Consigne 1: Recopiez à l'identique le passage de l'extrait qui débute aux mots « Swift, société américaine » et s'arrête après « par cette firme. ».
Consigne 2: Relevez chaque ligne des enregistrements où figure la chaîne « backsplash », en tenant compte de la casse.

Extrait:
------
Une société de droit belge sous souveraineté américaine

Le 23 juin 2006, le New York Times a mis en lumière l’installation, par la CIA, d’un programme de surveillance des transactions financières internationales. Le journal a révélé le fait que la société belge Swift (Society for Worldwide Interbank Financial Communications) a, depuis les attentats du 11 septembre, transmis, au Département du Trésor des Etats-Unis, des dizaines de millions de données confidentielles concernant les opérations de ses clients. Ce transfert a eu lieu en dehors du cadre légal d’échanges d’informations financières entre gouvernements, à l’insu des personnes concernées et des autorités de protection de la vie privée, belges et européennes.

Swift, société américaine de droit belge, gère les échanges internationaux de quelques huit mille institutions financières situées dans 208 pays : des banques, des sociétés de courtage et des gestionnaires de fonds de placement. Swift assure le transfert de données relatives aux paiements ou aux titres, y compris les transactions internationales en devises, mais ne fait pas transiter d’argent Ce sont plus de 14 millions de messages Swift qui sont échangés chaque jour sur le réseau. C’est par elle que passe l’essentiel des échanges du secteur bancaire international. C’est pourquoi ses services sont devenus indispensables aux banques, sociétés de courtages et bourses. Ces dernières n’ont pratiquement pas d’alternative aux services offerts par cette firme.
------
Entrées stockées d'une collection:
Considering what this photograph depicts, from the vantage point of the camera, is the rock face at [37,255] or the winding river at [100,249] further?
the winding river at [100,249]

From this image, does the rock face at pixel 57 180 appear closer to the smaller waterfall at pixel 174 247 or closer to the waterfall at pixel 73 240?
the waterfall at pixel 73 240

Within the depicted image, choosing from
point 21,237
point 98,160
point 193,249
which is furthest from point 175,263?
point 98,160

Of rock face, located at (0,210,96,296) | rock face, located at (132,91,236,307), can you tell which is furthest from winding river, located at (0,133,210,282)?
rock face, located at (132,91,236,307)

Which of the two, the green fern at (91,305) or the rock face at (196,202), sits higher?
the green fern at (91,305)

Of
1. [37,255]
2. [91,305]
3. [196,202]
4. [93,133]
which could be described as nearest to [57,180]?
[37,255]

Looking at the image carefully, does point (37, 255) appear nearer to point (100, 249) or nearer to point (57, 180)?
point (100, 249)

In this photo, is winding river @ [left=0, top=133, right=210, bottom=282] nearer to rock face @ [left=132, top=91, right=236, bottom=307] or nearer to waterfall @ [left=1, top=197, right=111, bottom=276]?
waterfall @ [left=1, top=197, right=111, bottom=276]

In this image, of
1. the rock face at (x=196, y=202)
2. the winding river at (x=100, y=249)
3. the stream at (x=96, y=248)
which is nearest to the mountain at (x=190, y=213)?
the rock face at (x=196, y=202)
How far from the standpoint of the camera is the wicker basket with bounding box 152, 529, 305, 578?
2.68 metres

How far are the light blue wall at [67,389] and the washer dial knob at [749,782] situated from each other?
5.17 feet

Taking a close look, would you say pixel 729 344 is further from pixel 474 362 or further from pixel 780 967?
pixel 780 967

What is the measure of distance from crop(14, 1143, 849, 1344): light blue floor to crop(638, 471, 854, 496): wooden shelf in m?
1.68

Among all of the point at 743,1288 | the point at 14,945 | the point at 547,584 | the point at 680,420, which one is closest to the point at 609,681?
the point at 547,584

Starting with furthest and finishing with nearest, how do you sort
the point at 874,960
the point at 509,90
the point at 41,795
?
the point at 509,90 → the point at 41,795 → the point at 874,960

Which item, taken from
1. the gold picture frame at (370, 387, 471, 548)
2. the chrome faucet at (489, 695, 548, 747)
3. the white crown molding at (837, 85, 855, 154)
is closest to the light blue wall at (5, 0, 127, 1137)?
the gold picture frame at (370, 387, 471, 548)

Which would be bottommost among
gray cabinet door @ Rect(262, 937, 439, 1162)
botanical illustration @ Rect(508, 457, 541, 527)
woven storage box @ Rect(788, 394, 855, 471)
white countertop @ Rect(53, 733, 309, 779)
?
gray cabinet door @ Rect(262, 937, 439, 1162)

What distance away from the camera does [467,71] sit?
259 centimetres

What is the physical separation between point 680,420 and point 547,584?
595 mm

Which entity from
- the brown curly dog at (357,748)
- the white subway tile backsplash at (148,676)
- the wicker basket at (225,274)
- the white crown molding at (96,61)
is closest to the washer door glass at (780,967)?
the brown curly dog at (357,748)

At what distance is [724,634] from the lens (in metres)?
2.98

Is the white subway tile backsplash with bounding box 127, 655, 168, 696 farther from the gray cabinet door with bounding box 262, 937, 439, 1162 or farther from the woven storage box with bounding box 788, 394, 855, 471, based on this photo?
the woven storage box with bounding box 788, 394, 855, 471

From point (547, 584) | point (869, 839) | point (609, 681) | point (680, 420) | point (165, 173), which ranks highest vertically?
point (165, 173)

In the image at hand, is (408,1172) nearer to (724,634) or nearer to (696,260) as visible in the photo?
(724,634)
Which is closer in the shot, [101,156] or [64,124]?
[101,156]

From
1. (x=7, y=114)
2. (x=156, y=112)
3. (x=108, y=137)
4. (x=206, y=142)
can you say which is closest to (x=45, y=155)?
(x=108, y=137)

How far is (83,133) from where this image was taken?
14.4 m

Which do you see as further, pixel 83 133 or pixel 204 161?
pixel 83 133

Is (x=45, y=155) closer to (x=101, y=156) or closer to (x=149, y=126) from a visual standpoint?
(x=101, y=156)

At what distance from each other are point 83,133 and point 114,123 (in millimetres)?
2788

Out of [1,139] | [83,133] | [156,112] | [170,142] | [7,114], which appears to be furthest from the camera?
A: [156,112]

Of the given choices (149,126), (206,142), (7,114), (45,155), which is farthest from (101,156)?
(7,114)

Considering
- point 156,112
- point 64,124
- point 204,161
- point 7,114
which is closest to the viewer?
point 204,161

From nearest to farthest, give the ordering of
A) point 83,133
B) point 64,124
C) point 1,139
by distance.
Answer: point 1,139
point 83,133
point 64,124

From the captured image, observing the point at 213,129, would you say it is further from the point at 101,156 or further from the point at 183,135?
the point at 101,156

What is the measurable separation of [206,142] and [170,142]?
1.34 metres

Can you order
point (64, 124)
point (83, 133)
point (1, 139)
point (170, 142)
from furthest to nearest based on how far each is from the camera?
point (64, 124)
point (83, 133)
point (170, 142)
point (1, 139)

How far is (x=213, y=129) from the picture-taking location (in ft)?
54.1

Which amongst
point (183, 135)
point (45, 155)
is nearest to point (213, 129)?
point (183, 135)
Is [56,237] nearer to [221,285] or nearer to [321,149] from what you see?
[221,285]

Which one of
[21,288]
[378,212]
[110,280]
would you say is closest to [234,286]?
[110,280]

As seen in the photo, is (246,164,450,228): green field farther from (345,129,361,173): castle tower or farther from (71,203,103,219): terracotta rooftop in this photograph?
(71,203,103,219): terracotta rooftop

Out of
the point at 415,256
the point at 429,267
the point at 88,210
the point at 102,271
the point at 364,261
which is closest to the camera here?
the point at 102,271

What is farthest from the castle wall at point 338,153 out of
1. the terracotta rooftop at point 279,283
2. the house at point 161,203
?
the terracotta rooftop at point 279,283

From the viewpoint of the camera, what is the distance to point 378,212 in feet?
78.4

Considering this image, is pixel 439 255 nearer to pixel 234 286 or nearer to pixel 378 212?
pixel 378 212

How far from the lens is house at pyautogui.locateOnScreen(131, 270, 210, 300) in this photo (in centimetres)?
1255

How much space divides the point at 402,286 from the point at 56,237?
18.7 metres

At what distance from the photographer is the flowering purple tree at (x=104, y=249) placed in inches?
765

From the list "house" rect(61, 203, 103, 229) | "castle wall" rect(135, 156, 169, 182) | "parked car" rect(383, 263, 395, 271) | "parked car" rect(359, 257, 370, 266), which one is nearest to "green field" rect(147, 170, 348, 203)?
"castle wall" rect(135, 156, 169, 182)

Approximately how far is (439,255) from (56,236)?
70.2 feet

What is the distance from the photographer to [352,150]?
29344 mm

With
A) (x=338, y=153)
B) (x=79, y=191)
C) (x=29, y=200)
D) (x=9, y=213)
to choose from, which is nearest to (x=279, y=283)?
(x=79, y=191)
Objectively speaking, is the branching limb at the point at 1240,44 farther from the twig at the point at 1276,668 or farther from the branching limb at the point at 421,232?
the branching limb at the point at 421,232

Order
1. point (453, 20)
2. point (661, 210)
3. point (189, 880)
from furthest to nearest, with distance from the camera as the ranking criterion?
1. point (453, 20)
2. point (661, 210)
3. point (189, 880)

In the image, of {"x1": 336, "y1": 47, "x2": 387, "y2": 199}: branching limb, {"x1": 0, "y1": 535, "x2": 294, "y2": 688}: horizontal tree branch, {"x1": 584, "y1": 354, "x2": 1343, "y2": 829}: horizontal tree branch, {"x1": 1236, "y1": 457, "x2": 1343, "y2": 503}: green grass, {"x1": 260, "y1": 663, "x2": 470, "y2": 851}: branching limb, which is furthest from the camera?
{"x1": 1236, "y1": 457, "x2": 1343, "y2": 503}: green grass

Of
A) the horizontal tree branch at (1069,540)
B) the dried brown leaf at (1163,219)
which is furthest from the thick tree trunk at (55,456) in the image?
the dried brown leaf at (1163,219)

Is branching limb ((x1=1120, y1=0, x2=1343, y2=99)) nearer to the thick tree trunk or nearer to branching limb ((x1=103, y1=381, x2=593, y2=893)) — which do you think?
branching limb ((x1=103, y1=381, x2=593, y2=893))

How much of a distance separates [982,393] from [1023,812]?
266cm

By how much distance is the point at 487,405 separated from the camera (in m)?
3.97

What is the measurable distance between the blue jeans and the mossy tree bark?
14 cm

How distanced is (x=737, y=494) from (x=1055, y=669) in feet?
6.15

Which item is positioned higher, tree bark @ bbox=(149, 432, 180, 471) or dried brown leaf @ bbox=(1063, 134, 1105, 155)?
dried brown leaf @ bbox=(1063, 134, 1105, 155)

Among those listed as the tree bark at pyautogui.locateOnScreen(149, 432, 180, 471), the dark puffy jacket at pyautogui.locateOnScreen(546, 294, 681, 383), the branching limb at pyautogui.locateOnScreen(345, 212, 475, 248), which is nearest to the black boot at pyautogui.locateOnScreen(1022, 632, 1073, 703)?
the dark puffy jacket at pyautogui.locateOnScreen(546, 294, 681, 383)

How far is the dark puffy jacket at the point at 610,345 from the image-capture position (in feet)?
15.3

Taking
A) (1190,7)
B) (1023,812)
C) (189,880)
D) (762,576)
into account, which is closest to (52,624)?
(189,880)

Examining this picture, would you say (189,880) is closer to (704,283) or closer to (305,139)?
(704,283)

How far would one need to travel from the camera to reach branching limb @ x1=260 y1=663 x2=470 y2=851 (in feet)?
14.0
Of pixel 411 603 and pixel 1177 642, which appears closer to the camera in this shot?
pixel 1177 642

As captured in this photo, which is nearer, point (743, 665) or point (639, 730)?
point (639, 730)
------
Réponse attendue 1:
Swift, société américaine de droit belge, gère les échanges internationaux de quelques huit mille institutions financières situées dans 208 pays : des banques, des sociétés de courtage et des gestionnaires de fonds de placement. Swift assure le transfert de données relatives aux paiements ou aux titres, y compris les transactions internationales en devises, mais ne fait pas transiter d’argent Ce sont plus de 14 millions de messages Swift qui sont échangés chaque jour sur le réseau. C’est par elle que passe l’essentiel des échanges du secteur bancaire international. C’est pourquoi ses services sont devenus indispensables aux banques, sociétés de courtages et bourses. Ces dernières n’ont pratiquement pas d’alternative aux services offerts par cette firme.

Réponse attendue 2:
- the white subway tile backsplash at (148,676)
Is the white subway tile backsplash with bounding box 127, 655, 168, 696 farther from the gray cabinet door with bounding box 262, 937, 439, 1162 or farther from the woven storage box with bounding box 788, 394, 855, 471, based on this photo?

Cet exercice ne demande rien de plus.